老道士一脸兴奋,旋即又迟疑了下问道:“凤凰还是永久?”
他个人更喜欢凤凰,毕竟神兽嘛。
“啊?”李智信慢了半拍才反应过来,其实他想说的是仰望。
“跟你开玩笑呢。”老道士乐呵呵的试玩新手机,余光瞥了眼他一手拉扯大的小徒弟。
挺好。
看起来山下伙食就是好,都吃出婴儿肥了。
尧山真人被老道士的厚颜无耻给惊着了,“许玄净,你别忘了,当年若不是我,你早就饿死街头了!”
师父姓许?
言午许的许吗?
不知道为何,雁南归想起了许云清。
她好像是天师许家子弟。
就不知道师父跟这个许家有没有关系。
老道士倒也没否认,“是啊,你对我有一饭之恩。”
他想起来什么似的,悠悠看向外面,好一会儿这才说道:“所以你以恩情要我下山时,我答应了,我已经下山报了恩,你还要怎样?”

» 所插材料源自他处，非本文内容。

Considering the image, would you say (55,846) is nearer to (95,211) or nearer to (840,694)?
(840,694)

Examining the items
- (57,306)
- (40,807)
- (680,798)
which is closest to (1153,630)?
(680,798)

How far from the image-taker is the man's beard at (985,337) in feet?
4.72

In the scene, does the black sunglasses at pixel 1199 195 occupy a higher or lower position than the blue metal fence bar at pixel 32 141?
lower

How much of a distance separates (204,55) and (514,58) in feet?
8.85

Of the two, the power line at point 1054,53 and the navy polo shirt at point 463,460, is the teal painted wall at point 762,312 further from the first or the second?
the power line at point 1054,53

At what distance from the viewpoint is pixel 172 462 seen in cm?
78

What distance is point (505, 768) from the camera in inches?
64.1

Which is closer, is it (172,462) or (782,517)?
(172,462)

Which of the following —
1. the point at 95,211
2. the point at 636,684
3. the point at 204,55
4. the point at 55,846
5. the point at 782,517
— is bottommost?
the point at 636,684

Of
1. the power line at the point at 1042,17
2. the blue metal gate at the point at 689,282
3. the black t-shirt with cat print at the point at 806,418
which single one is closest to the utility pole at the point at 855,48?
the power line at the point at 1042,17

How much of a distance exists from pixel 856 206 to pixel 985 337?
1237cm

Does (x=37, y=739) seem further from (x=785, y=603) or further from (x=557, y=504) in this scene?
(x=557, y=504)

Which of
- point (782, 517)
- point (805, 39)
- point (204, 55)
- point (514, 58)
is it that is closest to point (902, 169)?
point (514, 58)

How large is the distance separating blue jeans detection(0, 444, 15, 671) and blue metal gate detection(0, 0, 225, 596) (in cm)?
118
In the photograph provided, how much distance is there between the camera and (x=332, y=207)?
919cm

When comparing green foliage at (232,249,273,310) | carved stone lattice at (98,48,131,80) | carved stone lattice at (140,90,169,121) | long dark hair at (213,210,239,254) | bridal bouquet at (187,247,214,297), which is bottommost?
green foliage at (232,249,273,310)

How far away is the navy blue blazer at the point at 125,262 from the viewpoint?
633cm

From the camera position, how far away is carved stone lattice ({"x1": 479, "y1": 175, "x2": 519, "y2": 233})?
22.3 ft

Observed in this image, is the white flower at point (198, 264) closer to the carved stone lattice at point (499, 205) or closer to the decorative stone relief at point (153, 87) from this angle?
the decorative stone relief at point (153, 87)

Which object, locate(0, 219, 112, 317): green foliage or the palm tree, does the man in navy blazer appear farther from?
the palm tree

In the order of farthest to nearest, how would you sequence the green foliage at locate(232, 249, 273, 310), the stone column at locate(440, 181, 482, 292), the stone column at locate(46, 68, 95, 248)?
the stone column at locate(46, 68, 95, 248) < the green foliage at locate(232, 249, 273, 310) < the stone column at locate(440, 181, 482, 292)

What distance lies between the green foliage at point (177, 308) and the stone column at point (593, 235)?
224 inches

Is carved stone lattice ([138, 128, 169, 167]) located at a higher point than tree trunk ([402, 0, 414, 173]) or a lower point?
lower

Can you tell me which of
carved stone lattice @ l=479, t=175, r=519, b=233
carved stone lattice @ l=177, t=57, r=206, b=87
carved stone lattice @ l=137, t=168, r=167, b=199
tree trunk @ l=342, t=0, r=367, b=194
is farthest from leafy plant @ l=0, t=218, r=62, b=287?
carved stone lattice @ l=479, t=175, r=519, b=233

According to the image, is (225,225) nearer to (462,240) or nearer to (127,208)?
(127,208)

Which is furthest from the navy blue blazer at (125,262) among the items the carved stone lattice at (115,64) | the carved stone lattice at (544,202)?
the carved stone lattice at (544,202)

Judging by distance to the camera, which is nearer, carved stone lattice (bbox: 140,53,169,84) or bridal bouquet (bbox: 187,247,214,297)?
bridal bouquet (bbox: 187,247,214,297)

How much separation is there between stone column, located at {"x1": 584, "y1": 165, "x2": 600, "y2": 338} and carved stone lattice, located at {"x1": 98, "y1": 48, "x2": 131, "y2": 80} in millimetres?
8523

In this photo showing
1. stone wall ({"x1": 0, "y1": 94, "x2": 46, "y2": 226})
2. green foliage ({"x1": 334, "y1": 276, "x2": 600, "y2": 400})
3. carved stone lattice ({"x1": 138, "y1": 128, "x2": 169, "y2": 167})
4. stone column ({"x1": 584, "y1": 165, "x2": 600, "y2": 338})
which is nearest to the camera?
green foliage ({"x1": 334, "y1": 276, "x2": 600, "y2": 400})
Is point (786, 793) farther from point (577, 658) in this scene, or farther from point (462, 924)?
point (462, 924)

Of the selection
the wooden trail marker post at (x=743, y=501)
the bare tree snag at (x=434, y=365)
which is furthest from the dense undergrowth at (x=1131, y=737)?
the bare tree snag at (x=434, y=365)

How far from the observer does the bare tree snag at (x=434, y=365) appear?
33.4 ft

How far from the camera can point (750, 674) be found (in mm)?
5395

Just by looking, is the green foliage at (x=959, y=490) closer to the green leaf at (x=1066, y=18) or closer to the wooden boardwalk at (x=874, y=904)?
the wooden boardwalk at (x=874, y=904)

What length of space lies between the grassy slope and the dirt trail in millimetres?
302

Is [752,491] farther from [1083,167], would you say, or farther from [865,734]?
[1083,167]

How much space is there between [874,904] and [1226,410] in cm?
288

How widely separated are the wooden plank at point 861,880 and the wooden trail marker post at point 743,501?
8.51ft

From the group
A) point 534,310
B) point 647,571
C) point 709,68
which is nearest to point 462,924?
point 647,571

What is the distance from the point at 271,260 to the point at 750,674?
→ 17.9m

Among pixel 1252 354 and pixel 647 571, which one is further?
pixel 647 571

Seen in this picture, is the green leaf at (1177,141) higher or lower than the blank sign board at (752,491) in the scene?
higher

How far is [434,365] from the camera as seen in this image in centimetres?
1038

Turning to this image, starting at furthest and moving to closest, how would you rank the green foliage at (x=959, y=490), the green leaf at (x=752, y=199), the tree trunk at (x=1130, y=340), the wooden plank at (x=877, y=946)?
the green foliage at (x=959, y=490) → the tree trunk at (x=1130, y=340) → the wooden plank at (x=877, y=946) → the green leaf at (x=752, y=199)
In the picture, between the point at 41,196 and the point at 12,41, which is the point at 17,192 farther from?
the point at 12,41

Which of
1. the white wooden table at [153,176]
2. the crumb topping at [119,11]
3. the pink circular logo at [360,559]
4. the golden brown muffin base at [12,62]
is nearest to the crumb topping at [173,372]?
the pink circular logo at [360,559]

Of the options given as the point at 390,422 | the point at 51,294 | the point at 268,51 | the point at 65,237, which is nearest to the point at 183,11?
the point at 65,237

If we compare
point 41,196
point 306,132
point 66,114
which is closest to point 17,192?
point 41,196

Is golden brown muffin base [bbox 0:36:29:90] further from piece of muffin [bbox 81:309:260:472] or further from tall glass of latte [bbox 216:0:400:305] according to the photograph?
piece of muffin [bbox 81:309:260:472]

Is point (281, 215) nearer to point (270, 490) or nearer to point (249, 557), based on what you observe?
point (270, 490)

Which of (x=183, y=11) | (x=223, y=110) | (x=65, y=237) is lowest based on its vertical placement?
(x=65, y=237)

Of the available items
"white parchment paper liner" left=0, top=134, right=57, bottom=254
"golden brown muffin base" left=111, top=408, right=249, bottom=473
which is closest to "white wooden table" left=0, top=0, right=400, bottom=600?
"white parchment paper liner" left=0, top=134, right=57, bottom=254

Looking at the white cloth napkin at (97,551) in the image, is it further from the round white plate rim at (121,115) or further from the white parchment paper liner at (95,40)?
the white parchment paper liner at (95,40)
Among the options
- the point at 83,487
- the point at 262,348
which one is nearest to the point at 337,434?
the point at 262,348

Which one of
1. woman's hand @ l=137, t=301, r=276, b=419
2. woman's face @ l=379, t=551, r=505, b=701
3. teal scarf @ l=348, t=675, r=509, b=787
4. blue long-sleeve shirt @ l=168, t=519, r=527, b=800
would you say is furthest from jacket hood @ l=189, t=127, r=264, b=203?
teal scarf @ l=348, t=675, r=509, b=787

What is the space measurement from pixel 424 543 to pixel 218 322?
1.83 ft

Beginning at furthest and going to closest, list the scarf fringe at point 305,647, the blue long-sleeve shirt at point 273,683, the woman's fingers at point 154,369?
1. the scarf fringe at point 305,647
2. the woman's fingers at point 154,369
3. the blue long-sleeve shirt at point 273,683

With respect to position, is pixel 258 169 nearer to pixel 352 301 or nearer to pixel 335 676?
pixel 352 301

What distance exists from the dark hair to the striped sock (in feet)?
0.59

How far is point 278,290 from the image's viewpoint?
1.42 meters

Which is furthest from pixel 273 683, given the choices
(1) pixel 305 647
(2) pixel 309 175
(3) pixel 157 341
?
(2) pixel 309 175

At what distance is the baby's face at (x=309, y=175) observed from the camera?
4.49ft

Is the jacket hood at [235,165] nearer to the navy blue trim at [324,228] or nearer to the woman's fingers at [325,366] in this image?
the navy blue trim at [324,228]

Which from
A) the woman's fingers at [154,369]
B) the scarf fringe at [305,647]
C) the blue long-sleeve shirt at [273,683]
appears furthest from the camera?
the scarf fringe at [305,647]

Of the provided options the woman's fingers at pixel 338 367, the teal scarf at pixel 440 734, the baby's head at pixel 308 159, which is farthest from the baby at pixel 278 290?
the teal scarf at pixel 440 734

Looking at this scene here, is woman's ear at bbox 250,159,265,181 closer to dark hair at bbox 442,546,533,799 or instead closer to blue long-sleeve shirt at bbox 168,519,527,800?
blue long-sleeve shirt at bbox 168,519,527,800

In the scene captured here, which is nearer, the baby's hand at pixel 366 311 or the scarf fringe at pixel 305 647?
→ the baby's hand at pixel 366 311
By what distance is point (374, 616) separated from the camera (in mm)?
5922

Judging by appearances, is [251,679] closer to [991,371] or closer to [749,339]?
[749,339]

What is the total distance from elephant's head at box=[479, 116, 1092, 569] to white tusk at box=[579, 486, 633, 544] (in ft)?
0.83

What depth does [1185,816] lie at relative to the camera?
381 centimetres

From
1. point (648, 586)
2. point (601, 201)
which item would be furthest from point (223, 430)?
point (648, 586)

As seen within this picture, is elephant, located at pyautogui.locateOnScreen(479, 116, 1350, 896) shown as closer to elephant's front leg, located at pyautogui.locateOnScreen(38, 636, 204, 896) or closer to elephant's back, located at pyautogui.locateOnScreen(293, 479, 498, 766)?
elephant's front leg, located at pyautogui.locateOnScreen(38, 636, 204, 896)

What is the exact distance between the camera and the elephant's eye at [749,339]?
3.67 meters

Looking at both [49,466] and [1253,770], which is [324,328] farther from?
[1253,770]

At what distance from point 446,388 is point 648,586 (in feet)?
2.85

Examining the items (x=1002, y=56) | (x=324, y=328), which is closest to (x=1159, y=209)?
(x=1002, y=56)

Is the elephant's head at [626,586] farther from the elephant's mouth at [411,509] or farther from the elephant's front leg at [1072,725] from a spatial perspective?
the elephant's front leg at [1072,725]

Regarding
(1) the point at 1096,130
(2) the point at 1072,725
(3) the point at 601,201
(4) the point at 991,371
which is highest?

李智信:“……”他可算明白为什么大师的性子有些鬼马精灵的古怪。
真的是近朱者赤近朱者赤啊。
尧山真人完全没想到这人竟厚颜无耻到如此地步。
难怪自己要他下山时,许玄净答应的如此痛快,问都不问缘由。
原来竟是有这般算计。
尧山真人痛斥道:“你这般言而无信,就不怕有损道心?将来又有何颜面见三清!”
老道士闻言呵呵一笑,“道心?我这一颗道心早就没了,损个屁啊。”
他那点道心,当年早就在花城损得一塌糊涂。
现在这点毛毛雨,又算什么呢?
“再说,这世上修道者千千万,又有谁见到了三清?就少拿三清来吓唬人,三清知道你做了那么多亏心事,怕不是先降雷电劈死你。”
能言会道的老道士,跟大师简直一个模子刻出来的。
在嫉恶如仇这方面,师徒俩可真是不要太像。
李智信感慨万千,这亏得是洛云裳捡到大师抱上山抚养,遇到俩好人。
这要是被丢到鲁家门口,怕不是
直接被转送到娃娃岛,哪还有机会长大成人。
人的际遇真的很奇妙。
尧山真人鲁元以为可以凭借一饭之恩让老道士报恩,制止雁南归端了鲁家的举动。
然而老道士压根不当回事。
就别拿有损道心这事来恐吓人了。
人压根不怕。
尧山真人完全没想到,自己千里迢迢请来的人,竟然一开始就背刺了他。
这位玄门协会的名誉会长怒气冲天,须发俱立恨不得能冲破冠冕。
下一秒,他道袍长袖一卷,将身后的信陵道长丢向雁南归,自己逃之夭夭。
李智信看傻了眼,“跑了?”
老道士正在玩游戏,忙中偷闲看了一眼,“不然呢?”
一根朽木全靠积年的气势撑着,哪还有什么道行在。
正因为道行不上不下,所以这才想那些邪门歪道之术。
意图用那些盘外招来寻求生不老。
实际上早就不行了。
被利用了的信陵道长怎么都没想到,自己打心眼里尊敬的真人竟然如此行径。
再度被摔在地上的人甚至连抬起头的力气都没有,“你想笑就笑吧。反正我本就是一个笑话。”
李智信看着语气幽怨的人,有点懵。
你在跟谁说话呢?
雁南归第一时间就追了出去。
压根不在啊。
当然她很快就回了来。
上次眼皮子底下被小小白用遁地术逃走,这次雁南归早有防备。
当然,尧山真人的道行压根不足以支撑他使用遁地术,不过是仗着一口气想要跑而已。
被雁南归挡住去路后,又折回到这大厅之中。
“道友何必赶尽杀绝,若非我当年救了他许玄净一条性命,哪有你今日这般威风。”尧山真人说起这话来简直大义凛然,有种脸不红气不喘的威严在。
雁南归见状眼皮微微一抬。
“你我之间有因果,你不能杀我!”尧山真人自以为抓住了雁南归的软肋,“玄净你是知道道心破碎何等滋味,难道要你的徒弟也跟你一样备受煎熬吗?”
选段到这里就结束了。